The first day he came to my house, for some familiarity, I showed him the photo in Master Eight’s room of himself several years earlier with his dog.
“Voici, c’est tu avec ton chien,” I said pointing at the picture and this making sense in my head.
He looked before looking back at me questionably.
“Chien? Dog?” Had I got that word right? “Woof,” I attempted.
He flashed an ill-supressed grin, clearly deciding his aunty Jodi was a tad nutty, and quickly left the room.
Undeterred and determined to put my five year’s study to use, I steadfastly refused to give up. The next day we walked the loop walkway. The kids, who’d scootered ahead, know they have certain points along the way where they have to stop and wait for the adults.
“Continues tout droit, et arretes a la chat,” I instructed.
He shot me a baffled look but followed his cousins nonetheless, whom I’d already told to continue on ahead and stop at the seat.
“Was that the word for chair?” I asked my brother when he caught up. “I couldn’t remember the word for seat so I said ‘chat’ for ‘chair’.”
“Um, you told him to stop at the cat.”
No wonder the poor boy looked confused.
Culturally, he eventually adjusted to wearing bare feet – something unheard of where he comes from, didn’t quite get the hang of hugging in greeting as opposed kissing cheeks, nor the concept of a mince and cheese pie, although the pastry was familiar, and was delighted to see his first kiwi.
Both the meal and bed times also came as a cultural shock.
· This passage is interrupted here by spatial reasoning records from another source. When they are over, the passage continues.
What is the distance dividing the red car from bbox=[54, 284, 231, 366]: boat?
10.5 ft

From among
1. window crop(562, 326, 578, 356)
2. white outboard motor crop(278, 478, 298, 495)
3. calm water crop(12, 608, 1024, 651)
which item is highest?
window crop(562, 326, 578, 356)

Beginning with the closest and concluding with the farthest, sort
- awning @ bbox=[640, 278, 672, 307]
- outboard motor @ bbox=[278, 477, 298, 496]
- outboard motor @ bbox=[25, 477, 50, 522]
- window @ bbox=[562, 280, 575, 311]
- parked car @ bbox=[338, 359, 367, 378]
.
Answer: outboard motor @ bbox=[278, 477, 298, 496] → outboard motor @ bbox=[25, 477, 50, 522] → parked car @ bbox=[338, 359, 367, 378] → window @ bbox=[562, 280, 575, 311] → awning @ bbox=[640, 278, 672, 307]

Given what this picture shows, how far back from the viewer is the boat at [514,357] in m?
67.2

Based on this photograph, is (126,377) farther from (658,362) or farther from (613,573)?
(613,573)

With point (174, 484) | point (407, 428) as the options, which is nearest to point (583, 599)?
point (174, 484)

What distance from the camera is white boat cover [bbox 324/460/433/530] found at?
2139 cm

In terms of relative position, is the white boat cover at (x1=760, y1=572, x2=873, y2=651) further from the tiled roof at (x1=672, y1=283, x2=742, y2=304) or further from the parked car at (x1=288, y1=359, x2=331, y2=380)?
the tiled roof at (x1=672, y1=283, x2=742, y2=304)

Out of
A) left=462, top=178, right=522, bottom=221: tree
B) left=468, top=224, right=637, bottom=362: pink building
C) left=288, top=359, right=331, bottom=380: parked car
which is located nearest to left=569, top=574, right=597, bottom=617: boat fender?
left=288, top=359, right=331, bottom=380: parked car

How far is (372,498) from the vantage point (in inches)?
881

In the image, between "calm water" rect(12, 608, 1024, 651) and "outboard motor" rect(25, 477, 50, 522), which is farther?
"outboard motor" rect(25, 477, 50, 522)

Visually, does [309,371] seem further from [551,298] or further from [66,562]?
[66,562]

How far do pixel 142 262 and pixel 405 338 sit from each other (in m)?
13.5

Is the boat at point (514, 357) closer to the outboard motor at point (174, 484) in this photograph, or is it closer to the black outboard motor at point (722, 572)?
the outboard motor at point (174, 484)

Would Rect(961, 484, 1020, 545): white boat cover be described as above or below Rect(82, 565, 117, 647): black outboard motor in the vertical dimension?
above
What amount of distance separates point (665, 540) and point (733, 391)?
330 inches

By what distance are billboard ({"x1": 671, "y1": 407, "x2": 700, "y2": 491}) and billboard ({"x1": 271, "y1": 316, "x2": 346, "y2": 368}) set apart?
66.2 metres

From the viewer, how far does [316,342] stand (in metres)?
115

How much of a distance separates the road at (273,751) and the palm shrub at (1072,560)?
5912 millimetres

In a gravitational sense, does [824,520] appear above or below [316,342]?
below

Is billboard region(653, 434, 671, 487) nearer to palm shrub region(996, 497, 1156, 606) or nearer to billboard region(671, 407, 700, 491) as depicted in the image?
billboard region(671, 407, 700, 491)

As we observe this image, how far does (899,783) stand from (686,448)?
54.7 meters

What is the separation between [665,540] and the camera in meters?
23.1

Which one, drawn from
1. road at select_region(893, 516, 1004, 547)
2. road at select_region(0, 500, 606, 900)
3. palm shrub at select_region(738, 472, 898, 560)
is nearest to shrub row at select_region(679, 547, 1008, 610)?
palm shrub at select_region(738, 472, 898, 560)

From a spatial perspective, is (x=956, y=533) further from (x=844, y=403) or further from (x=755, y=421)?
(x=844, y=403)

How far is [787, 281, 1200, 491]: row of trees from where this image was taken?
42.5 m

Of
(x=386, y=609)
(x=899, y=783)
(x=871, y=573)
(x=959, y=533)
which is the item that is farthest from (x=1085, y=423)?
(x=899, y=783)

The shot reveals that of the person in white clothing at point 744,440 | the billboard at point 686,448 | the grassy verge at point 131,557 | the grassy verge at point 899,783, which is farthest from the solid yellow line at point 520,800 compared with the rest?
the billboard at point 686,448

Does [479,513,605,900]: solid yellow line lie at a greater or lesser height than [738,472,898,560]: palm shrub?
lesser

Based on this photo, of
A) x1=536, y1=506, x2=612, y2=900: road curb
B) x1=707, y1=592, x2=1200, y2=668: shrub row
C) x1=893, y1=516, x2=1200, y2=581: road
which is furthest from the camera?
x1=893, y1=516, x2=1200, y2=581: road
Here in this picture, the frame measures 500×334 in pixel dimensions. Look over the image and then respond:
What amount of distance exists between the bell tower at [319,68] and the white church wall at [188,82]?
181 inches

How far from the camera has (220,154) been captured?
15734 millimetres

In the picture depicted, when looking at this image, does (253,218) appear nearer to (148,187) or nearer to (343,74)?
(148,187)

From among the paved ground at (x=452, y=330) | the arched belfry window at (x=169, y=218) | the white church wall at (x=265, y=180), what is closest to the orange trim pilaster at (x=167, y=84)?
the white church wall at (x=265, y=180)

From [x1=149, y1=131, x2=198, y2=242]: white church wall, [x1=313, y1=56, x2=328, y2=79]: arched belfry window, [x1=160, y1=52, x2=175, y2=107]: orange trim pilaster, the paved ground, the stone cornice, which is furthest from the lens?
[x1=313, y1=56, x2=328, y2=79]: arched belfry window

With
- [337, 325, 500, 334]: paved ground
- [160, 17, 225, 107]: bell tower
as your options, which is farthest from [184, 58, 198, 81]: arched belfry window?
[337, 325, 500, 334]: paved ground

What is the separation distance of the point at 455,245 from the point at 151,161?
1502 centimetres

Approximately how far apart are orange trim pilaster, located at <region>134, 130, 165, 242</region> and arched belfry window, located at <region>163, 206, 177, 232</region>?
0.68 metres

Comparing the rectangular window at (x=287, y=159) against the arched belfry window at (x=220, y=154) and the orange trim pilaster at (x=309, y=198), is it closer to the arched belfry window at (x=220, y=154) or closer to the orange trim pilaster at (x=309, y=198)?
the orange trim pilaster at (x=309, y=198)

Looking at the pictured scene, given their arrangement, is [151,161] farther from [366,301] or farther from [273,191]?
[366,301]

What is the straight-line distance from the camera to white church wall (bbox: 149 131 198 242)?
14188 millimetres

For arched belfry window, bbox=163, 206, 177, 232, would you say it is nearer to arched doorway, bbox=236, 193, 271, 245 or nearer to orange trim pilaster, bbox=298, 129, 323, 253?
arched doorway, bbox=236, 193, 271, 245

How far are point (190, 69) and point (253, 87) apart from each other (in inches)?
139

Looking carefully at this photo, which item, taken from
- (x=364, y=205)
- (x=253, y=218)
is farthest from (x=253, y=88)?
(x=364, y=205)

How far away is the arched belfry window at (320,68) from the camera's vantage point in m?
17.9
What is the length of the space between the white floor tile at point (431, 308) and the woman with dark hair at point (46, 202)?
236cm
One weekend, during a sleep-over at my house, after struggling to eat an early dinner by French standards, I tried putting the two older boys to bed at 9pm.
“Dans le lit,” (in the bed) was all I could think of to say, when he was still hovering over his mattress on the floor of Master Eight’s room.
“Pourquoi?” he asked.
“A cause de il est neuf heures,” I replied, stating the time to be nine o’ clock.
The only word I understood from his response was ‘dix’ for ten so I took it he was telling me his bedtime was ten o’clock.
I looked at him disbelievingly and, once again, indicated towards the clock and his bed.
“I think I had a little argument with your son about his bedtime,” I said to my brother later.
“Yeah, he told me aunty Jodi doesn’t believe him that his bed time is 10 o’clock on weekends,” he grinned.
I’m not sure if he ended up thinking his aunty Jodi was mean or nutty or both but I must have made some sense for, by the end of his trip, he was seeking me out when his father wasn’t around to translate, much to my pleasure. And, when it came to saying goodbye at the end of his holiday, after kissing me on the cheek, my affable French nephew tolerated a hug.